Sri Lankan Airforce soldiers march in Colombo, 2011. Sri Lankan authorities released information for the first time about thousands of people held under draconian anti-terror laws despite it being three years since Tamil rebels were crushed.

Sri Lankan authorities released information for the first time on Sunday about thousands of people held under draconian anti-terror laws despite it being three years since Tamil rebels were crushed.

Police spokesman Ajith Rohana said an information centre was set up to provide details of detainees, a long-standing demand of rights groups which accuse the government of holding thousands of suspects without trial.

"Information about those who were arrested by the TID (the police's Terrorist Investigation Department) will be given to their immediate family members," Rohana said.

He did not say how many were still being held by the TID.

The US has been pressing Sri Lanka to improve its human rights record and address allegations of war crimes in the final phase of its battle against Tamil Tiger rebels in May 2009.

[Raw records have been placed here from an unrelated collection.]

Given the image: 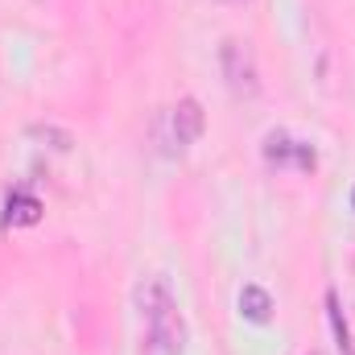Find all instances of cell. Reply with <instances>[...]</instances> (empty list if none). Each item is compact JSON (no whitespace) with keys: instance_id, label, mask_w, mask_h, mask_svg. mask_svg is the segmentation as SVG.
Wrapping results in <instances>:
<instances>
[{"instance_id":"obj_4","label":"cell","mask_w":355,"mask_h":355,"mask_svg":"<svg viewBox=\"0 0 355 355\" xmlns=\"http://www.w3.org/2000/svg\"><path fill=\"white\" fill-rule=\"evenodd\" d=\"M37 219H42V202L33 194H25V190L8 194V202H4V223L8 227H33Z\"/></svg>"},{"instance_id":"obj_6","label":"cell","mask_w":355,"mask_h":355,"mask_svg":"<svg viewBox=\"0 0 355 355\" xmlns=\"http://www.w3.org/2000/svg\"><path fill=\"white\" fill-rule=\"evenodd\" d=\"M327 318H331V331H335V347H339V355H355L352 331H347V322H343V310H339V297H335V293H327Z\"/></svg>"},{"instance_id":"obj_3","label":"cell","mask_w":355,"mask_h":355,"mask_svg":"<svg viewBox=\"0 0 355 355\" xmlns=\"http://www.w3.org/2000/svg\"><path fill=\"white\" fill-rule=\"evenodd\" d=\"M202 107H198V99H182L174 107V137L178 145H194L198 137H202Z\"/></svg>"},{"instance_id":"obj_2","label":"cell","mask_w":355,"mask_h":355,"mask_svg":"<svg viewBox=\"0 0 355 355\" xmlns=\"http://www.w3.org/2000/svg\"><path fill=\"white\" fill-rule=\"evenodd\" d=\"M219 67H223V79L236 95H257L261 91V75H257V58L248 50V42H236L227 37L219 46Z\"/></svg>"},{"instance_id":"obj_8","label":"cell","mask_w":355,"mask_h":355,"mask_svg":"<svg viewBox=\"0 0 355 355\" xmlns=\"http://www.w3.org/2000/svg\"><path fill=\"white\" fill-rule=\"evenodd\" d=\"M352 202H355V194H352Z\"/></svg>"},{"instance_id":"obj_5","label":"cell","mask_w":355,"mask_h":355,"mask_svg":"<svg viewBox=\"0 0 355 355\" xmlns=\"http://www.w3.org/2000/svg\"><path fill=\"white\" fill-rule=\"evenodd\" d=\"M240 314H244L248 322H268V318H272V297H268V289L244 285V289H240Z\"/></svg>"},{"instance_id":"obj_1","label":"cell","mask_w":355,"mask_h":355,"mask_svg":"<svg viewBox=\"0 0 355 355\" xmlns=\"http://www.w3.org/2000/svg\"><path fill=\"white\" fill-rule=\"evenodd\" d=\"M137 306H141V318H145V331H149V352L153 355H182L186 322L178 314V302H174V293H170V285L162 277H149L137 289Z\"/></svg>"},{"instance_id":"obj_7","label":"cell","mask_w":355,"mask_h":355,"mask_svg":"<svg viewBox=\"0 0 355 355\" xmlns=\"http://www.w3.org/2000/svg\"><path fill=\"white\" fill-rule=\"evenodd\" d=\"M232 4H244V0H232Z\"/></svg>"}]
</instances>
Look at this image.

In March the UN Human Rights Council moved a resolution against Sri Lanka over its no-holds-barred military offensive that ended nearly four decades of ethnic war by crushing the Tiger leadership.

Rights groups say up to 40,000 civilians also perished in the final offensive, but Sri Lanka maintains that not a single civilian was killed by its troops.

The government says some 12,000 Tamil rebels surrendered to security forces as the guerrillas faced annihilation and that most of those who gave themselves up have since been "rehabilitated" and reunited with their families.

But a large number still remain unaccounted for, according to rights groups and a domestic probe which has stopped short of blaming the military for any excesses.